*** Page extract ***

Very Slow directory / file deletions from shell

cmorgan

Cadet
Joined
Oct 29, 2019
Messages
9
FreeNAS 11.3-U4.1
8TB pool (2x8TB hdd)
8GB ram
zfs dedupe disabled
lz4 enabled

I've had a stuck timemachine and decided to wipe out the sparse bundle. Tried from the Mac and it hung. Aborted and now I'm using the web interface with the shell and its very very slow to delete 1.1TB of data in only 390k files.

zpool scrub didn't report anything

Is it normal to take tens of minutes to remote 1.1TB of data? I figured zfs would be able to delete almost any amount of data in almost no time at all...

What could be going on?
 

cmorgan

Cadet
Joined
Oct 29, 2019
Messages
9
Also, it does look like the zpool scrub is in progress now but it wasn't the first time I tried 'rm -rf ./directory'

It's about 4.8% complete, 4.5 hours to go.
 

cmorgan

Cadet
Joined
Oct 29, 2019
Messages
9
Alright, so the scrub was certainly slowing it down, paused that via 'zpool scrub -p main_pool' but its still terribly slow to delete:

root@freenas[/mnt/main_pool/cmorgan]# du -sch timemachine
1.0T timemachine
1.0T total
root@freenas[/mnt/main_pool/cmorgan]# du -sch timemachine
996G timemachine
996G total
root@freenas[/mnt/main_pool/cmorgan]# du -sch timemachine
995G timemachine
995G total
root@freenas[/mnt/main_pool/cmorgan]#
root@freenas[/mnt/main_pool/cmorgan]# du -sch timemachine
985G timemachine
985G total
root@freenas[/mnt/main_pool/cmorgan]# du -sch timemachine
985G timemachine
985G total
root@freenas[/mnt/main_pool/cmorgan]# du

Each one of the is maybe a few minutes apart.
 

joeschmuck

Old Man
Moderator
Joined
May 28, 2011
Messages
10,994
I've had some slow deletions before and it sucks when it happens. So a few things... Reboot FreeNAS (power off the system). Try to delete the files again. Do you have any VM's/Jauls/Docker running? Stop them. You have 8GB RAM, not much and I'm thinking you are possibly running a SMART Log Test on your drives or running VMs and running out of RAM so there is a log of caching going on. When you type top can you see any other items using the hard drives? Are you using laptop hard drives which are known to be slow. Maybe a better description of your system is also in order. But your hardware may be substandard and you might just need to wait for the files to delete.

Regardless of the situation, I hope you figure out the cause but the main goal is to get timemachine back running normally.
 

ornias

Wizard
Joined
Mar 6, 2020
Messages
1,458
It basically a known ZFS issue by now.
It does the actuall deletion in the background, although a reboot almost always fixes the issue...

*** Dataset rows ***

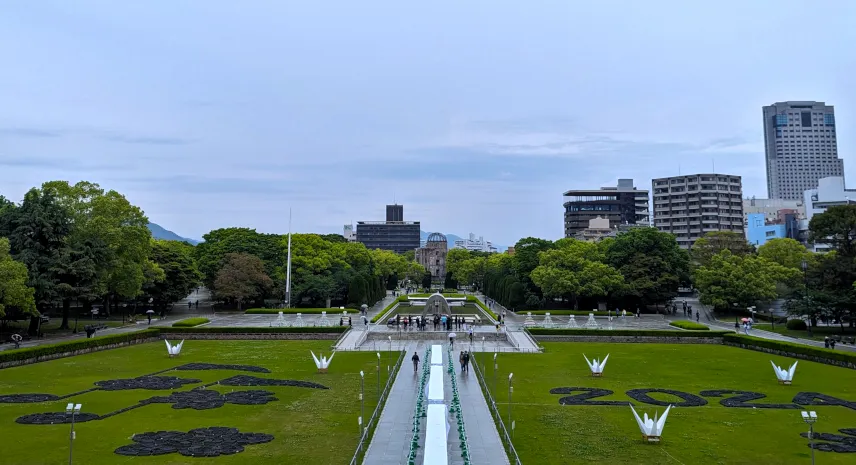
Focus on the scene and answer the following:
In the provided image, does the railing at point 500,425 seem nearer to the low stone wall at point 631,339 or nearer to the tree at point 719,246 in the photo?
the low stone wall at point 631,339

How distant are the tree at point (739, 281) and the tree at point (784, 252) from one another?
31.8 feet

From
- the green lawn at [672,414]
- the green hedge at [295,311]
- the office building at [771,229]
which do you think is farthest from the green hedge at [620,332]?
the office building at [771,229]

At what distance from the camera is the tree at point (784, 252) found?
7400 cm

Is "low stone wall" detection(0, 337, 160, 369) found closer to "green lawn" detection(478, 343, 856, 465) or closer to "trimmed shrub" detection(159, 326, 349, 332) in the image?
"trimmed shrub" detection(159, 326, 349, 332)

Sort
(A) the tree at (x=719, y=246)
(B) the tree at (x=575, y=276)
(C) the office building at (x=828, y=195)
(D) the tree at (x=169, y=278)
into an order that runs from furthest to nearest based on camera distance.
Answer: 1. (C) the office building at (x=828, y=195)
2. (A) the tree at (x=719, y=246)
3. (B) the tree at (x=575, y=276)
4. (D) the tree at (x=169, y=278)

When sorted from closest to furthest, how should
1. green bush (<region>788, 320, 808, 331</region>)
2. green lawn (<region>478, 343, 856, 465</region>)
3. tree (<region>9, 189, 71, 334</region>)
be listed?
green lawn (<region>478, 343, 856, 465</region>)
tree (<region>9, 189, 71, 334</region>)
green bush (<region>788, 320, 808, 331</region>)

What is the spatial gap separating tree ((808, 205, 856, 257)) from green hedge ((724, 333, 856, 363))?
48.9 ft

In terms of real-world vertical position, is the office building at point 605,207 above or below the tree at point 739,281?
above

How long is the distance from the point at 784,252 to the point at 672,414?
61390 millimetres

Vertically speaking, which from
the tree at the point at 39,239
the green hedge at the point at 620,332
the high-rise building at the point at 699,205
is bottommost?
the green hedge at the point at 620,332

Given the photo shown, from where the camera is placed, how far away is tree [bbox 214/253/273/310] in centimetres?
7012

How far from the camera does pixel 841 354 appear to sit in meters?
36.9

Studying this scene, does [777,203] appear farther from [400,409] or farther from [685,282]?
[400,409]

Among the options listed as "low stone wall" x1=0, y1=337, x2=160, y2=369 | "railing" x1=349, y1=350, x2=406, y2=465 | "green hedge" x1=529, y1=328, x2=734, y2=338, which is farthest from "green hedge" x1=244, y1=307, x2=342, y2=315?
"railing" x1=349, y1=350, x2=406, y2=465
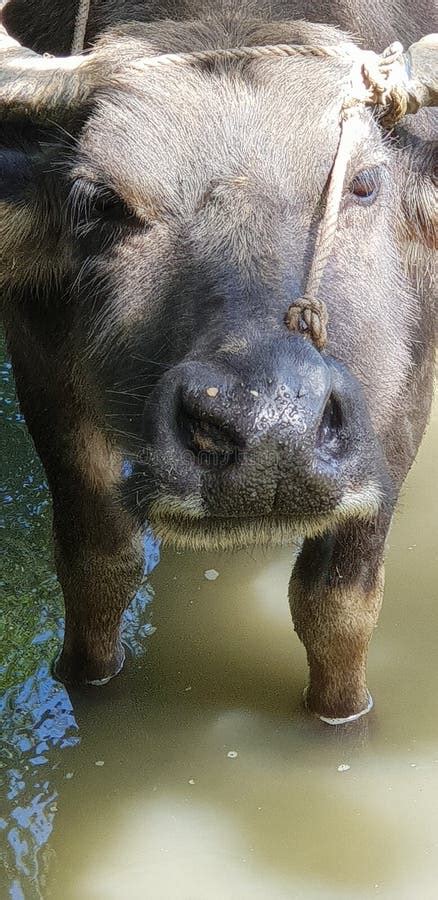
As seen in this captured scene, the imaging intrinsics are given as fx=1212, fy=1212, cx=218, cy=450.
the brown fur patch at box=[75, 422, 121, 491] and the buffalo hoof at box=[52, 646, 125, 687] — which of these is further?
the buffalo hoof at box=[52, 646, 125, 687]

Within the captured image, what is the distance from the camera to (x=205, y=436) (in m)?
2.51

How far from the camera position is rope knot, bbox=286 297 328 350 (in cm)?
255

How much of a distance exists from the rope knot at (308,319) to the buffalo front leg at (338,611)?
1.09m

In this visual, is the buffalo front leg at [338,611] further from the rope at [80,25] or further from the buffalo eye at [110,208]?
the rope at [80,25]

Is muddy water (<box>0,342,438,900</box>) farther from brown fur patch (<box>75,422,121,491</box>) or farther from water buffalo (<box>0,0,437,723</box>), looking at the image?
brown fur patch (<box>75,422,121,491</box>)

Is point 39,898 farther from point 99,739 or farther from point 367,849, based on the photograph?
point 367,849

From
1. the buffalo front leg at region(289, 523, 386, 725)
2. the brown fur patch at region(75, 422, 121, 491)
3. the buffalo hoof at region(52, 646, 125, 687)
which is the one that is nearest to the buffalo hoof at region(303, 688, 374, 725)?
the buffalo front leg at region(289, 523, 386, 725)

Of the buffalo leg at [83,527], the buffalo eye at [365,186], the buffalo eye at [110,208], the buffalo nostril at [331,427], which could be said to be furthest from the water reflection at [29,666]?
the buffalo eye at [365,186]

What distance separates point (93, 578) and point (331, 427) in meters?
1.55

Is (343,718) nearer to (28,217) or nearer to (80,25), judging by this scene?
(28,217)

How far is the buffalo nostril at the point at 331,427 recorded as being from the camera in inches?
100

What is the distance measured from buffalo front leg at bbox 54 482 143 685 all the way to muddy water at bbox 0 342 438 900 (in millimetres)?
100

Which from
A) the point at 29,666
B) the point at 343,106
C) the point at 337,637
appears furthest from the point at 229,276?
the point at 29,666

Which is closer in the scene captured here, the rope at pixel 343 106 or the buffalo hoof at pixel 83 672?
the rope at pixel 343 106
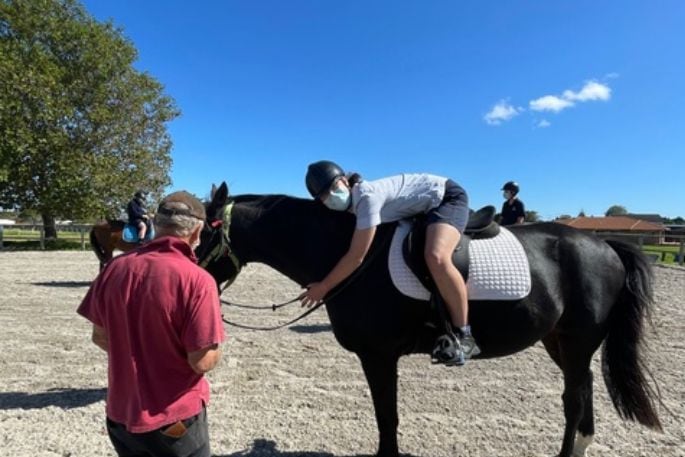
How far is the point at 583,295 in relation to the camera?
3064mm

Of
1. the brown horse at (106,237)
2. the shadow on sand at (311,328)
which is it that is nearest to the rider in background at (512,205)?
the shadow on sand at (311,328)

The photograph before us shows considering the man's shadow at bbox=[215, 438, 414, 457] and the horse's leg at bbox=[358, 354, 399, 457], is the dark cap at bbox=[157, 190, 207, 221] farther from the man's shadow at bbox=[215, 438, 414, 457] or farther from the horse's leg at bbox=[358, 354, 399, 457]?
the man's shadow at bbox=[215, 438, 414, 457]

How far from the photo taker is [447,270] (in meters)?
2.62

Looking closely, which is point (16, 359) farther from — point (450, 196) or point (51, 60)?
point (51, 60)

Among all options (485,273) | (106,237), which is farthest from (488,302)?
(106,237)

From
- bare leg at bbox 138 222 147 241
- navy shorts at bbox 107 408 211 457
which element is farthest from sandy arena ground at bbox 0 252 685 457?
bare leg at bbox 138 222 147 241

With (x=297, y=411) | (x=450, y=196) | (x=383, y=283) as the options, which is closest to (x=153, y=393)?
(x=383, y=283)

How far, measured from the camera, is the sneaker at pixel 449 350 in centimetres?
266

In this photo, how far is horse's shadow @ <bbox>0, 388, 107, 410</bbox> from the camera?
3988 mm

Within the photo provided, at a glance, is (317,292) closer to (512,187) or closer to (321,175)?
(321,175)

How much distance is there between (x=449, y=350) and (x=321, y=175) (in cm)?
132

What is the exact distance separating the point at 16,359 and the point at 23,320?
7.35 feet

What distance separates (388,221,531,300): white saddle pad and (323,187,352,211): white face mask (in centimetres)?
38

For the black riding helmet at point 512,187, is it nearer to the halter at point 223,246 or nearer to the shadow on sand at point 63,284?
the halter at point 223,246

***
*** Dataset rows ***

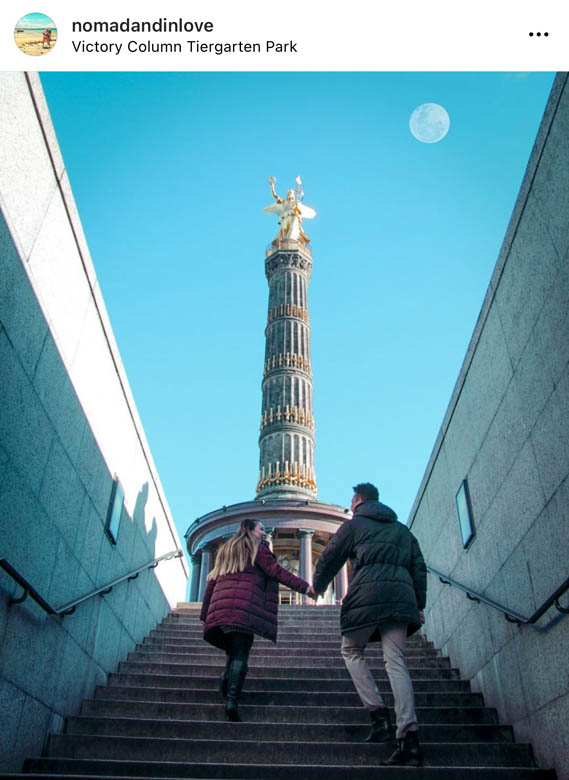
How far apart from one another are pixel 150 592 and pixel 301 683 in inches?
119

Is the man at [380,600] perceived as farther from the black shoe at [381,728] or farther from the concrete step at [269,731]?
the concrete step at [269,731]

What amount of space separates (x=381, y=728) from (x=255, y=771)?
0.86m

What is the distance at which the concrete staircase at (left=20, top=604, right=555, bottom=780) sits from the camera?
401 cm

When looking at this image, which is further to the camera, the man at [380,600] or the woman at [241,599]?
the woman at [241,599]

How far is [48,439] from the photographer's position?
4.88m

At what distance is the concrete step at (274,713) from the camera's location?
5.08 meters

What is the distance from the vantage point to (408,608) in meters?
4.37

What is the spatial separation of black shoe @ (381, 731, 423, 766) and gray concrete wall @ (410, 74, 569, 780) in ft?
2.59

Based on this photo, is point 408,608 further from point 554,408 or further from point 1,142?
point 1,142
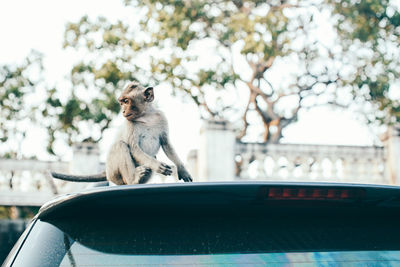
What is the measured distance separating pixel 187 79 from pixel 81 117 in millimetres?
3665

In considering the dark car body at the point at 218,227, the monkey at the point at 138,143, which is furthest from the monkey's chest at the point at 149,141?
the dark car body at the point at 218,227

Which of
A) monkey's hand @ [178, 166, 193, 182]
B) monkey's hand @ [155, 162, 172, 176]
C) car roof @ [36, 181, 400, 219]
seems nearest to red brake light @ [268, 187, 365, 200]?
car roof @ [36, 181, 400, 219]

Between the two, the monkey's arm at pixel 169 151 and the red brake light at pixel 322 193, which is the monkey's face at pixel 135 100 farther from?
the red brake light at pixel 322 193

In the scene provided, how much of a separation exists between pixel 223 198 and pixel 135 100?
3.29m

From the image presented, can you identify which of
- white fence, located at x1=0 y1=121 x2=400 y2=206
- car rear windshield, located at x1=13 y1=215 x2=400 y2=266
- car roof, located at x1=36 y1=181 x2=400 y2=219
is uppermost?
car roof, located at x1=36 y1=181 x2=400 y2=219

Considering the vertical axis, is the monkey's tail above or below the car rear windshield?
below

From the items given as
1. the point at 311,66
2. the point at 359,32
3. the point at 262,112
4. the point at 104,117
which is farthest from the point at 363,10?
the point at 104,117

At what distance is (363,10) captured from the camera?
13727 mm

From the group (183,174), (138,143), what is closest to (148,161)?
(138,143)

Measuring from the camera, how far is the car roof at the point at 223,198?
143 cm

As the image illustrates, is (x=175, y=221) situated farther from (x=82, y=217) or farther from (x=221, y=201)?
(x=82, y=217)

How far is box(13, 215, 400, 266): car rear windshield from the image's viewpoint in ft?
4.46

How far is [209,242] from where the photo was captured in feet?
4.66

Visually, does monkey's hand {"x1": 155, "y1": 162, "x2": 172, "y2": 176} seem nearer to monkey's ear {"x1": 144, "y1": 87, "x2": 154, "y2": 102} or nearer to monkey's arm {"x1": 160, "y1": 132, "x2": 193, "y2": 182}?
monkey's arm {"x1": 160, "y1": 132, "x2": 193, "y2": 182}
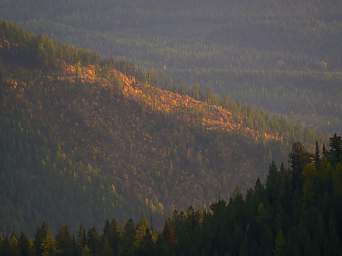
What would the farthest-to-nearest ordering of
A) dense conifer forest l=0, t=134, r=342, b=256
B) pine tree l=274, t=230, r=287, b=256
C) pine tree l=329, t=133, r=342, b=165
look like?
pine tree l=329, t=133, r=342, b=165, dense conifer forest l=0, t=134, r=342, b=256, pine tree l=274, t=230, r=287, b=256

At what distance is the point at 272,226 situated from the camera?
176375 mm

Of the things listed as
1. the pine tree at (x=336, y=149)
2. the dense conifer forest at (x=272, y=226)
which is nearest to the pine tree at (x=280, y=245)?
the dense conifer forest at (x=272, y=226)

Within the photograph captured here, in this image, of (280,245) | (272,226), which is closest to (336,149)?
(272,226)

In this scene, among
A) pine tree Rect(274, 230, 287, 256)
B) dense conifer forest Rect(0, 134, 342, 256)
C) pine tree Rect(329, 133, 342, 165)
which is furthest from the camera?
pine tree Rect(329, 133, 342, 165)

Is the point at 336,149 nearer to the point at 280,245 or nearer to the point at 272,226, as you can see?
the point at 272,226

***

How would you render this sentence from the forum thread on slow FreeNAS file deletions in Spanish: "Maybe a better description of your system is also in order." None of this material is needed.

> Full solution
Quizás también convendría una mejor descripción de tu sistema.